SUPPLIED TEXT ▸
--*--
Subsequently, Pittsburgh Corning Corp. (Pittsburgh Corning) filed
a third party complaint against the Company, seeking contribution
for the same plaintiffs involved in the Owens Corning third party
complaint. Since the filings, a number of the individual suits
have been disposed of without any payment by the Company. While
the aggregate amount specified in the remaining suits would
exceed $1 billion, the Company believes the amounts are greatly
exaggerated as were the claims already disposed of. The amount
of total liability, if any, and any related insurance recovery
cannot be precisely determined at this time; however, based on
information and relevant circumstances known at this time, the
Company does not believe these suits will have a material adverse
effect on its financial position.
The Company is subject to contingencies associated with
environmental matters, principally related to possible
obligations to remove or mitigate the effects on the environment
of the disposal of certain substances at the sites discussed
below.
During 1993, the Company participated with two other
potentially responsible parties (PRPs) in a removal action at a
site in Harmony, West Virginia pursuant to an Administrative
Order (AO) issued by the Environmental Protection Agency (EPA).
Approximately $3 million (of which the Company has paid one-
third, subject to possible reallocation) was expended on the
removal action, which the EPA has stated is in compliance with
the AO. Approximately $1.9 million of this cost has now been
recovered from third parties. EPA oversight costs, which are not
expected to be material, have not yet been assessed. While
compliance with the AO has been completed, the Company cannot
determine whether it will be subject to any future liability with
respect to this site.
52
The Company is currently participating with certain other PRPs
in a Remedial Investigation/Feasibility Study (RI/FS) with
respect to a site in Philadelphia, Pennsylvania. Pursuant to an
agreement among the participating PRPs, the Company is
responsible for 12% of the costs of the RI/FS. Total costs of
the RI/FS, including legal fees, are currently estimated to be
$6.5 million. The Company has paid $548,000 to date. The
Company cannot estimate the extent of the EPA's administrative
and oversight costs or the expense associated with a remedy
ultimately acceptable to the EPA with respect to this site.
The Company is involved in other legal and administrative
(including environmental) proceedings before various courts and
agencies with respect to matters arising in the ordinary course
of business. Management is of the opinion that the final
disposition of these proceedings will not have a material adverse
effect on the Company's financial position or results of
operations.
53
(13) Supplemental Cash Flow Information
----------------------------------
Listed below is supplemental disclosure of cash flow information.
- -----------------------------------------------------------------
1993 1992 1991
- -----------------------------------------------------------------
(Thousands of Dollars)
--*--
ENTRIES SUPPLIED ▸
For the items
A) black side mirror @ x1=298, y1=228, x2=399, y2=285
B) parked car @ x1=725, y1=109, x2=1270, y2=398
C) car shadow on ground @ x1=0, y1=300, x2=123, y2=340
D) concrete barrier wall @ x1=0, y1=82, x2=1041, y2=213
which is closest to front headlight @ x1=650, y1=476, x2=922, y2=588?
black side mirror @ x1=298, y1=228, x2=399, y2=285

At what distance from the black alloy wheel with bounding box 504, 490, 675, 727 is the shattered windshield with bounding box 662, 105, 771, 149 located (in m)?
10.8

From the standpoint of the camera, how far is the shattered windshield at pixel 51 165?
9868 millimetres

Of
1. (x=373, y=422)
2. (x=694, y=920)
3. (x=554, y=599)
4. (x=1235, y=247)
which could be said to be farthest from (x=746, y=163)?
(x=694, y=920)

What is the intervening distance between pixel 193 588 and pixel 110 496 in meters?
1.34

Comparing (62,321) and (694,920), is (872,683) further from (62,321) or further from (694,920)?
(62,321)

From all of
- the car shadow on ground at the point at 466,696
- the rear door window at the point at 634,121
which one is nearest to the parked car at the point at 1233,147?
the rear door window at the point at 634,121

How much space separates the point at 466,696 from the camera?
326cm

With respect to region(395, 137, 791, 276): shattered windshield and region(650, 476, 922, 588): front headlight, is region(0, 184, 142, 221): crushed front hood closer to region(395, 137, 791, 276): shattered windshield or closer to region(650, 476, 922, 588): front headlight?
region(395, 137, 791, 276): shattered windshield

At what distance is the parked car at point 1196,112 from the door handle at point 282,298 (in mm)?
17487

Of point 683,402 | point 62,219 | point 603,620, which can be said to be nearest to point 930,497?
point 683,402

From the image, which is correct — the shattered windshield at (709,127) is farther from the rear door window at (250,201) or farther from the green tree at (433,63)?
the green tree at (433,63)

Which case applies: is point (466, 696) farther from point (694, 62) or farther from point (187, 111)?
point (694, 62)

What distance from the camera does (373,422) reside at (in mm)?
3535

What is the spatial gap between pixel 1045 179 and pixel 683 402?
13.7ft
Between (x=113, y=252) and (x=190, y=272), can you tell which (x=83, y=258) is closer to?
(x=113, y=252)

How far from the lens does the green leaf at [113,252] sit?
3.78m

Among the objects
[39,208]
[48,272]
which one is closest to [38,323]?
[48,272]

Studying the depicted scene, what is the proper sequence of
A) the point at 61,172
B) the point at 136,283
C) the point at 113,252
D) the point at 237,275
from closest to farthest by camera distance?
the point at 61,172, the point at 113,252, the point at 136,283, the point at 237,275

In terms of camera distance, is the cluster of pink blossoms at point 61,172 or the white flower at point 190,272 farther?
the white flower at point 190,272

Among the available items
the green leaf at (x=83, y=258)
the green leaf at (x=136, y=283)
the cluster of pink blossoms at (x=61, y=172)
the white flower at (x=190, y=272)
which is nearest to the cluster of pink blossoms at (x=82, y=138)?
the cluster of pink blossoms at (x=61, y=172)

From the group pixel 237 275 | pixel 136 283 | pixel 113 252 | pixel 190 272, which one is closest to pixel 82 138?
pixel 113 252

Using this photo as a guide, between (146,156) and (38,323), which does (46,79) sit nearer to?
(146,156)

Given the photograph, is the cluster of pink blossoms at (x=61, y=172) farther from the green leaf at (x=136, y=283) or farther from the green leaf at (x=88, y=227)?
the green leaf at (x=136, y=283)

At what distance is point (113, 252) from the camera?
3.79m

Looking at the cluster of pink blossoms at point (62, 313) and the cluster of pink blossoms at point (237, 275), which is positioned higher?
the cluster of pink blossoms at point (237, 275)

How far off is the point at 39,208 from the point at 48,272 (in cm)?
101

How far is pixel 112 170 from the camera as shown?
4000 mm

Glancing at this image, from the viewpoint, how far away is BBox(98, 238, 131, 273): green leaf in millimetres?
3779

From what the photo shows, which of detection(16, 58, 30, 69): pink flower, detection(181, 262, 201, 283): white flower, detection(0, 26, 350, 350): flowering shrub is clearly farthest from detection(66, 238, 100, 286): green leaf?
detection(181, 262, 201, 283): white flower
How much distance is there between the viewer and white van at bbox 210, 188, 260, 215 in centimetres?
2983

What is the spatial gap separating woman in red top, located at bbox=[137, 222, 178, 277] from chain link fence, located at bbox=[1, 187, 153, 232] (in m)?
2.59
--*--
REQUIRED TASKS ▸
• A. According to the contingencies excerpt, why does the Company consider the amounts claimed in the remaining suits to be overstated, even though together they would exceed $1 billion?
• B. Update the listing from the line with "What distance from the camera" to the line with "the point at 61,172, the", replacing "camera" with "viewer" and leaving everything else unchanged. Give only those lines.
The listing has no connection to the contingencies excerpt.

ANSWERS TO EACH TASK ▸
• A. The Company believes the amounts are greatly exaggerated, as the claims already disposed of were. A number of the individual suits have already been disposed of without any payment by the Company.

• B.
What distance from the viewer does (373,422) reside at (in mm)?
3535

What is the spatial gap between pixel 1045 179 and pixel 683 402?
13.7ft
Between (x=113, y=252) and (x=190, y=272), can you tell which (x=83, y=258) is closer to?
(x=113, y=252)

How far from the lens does the green leaf at [113,252] sit?
3.78m

Among the objects
[39,208]
[48,272]
which one is closest to [38,323]?
[48,272]

Studying the depicted scene, what is the proper sequence of
A) the point at 61,172
B) the point at 136,283
C) the point at 113,252
D) the point at 237,275
from closest to farthest by viewer distance?
the point at 61,172, the point at 113,252, the point at 136,283, the point at 237,275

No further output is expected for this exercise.